Chicago’s streets feel less mean when you’re on a Divvy bike

IMG_0170I have been out of town since Seattle’s bike share system launched, so to deal with my intense Pronto jealousy I had to check out some Divvy bikes while in Chicago.

I grew up in St. Louis and went to college in Illinois, so I have been to Chicago a fair number of times. But I have never had this much fun getting around town, and I have definitely never had this clear of a picture of the city’s geography. For the first time, I actually think I know where I am most the time, and it’s all thanks to bike share.
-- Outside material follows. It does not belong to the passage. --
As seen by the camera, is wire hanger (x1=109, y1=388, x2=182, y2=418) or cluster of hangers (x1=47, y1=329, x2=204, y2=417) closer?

Biking around also had a very unexpected side-effect: The city feels a lot less mean. At first I was a bit intimidated by the idea of biking in this sprawling car-filled metropolis, but once I got on the bike the city softened. Quality bike lanes like the ones on Dearborn through the heart of the Loop and the fantastic Lakefront trail definitely helped, but somehow I feel even more comfortable biking around Chicago than I do trying to navigate on foot and transit (and way more comfortable than driving a car here, which is terrifying).

Unlike in Seattle, Chicago does not have helmets available at bike share stations. Like most of you, I am so accustomed to wearing a helmet when I bike that I feel a little naked if I don’t have one. In fact, I drive so rarely that I have even started to feel a bit naked when I get in a car without a helmet.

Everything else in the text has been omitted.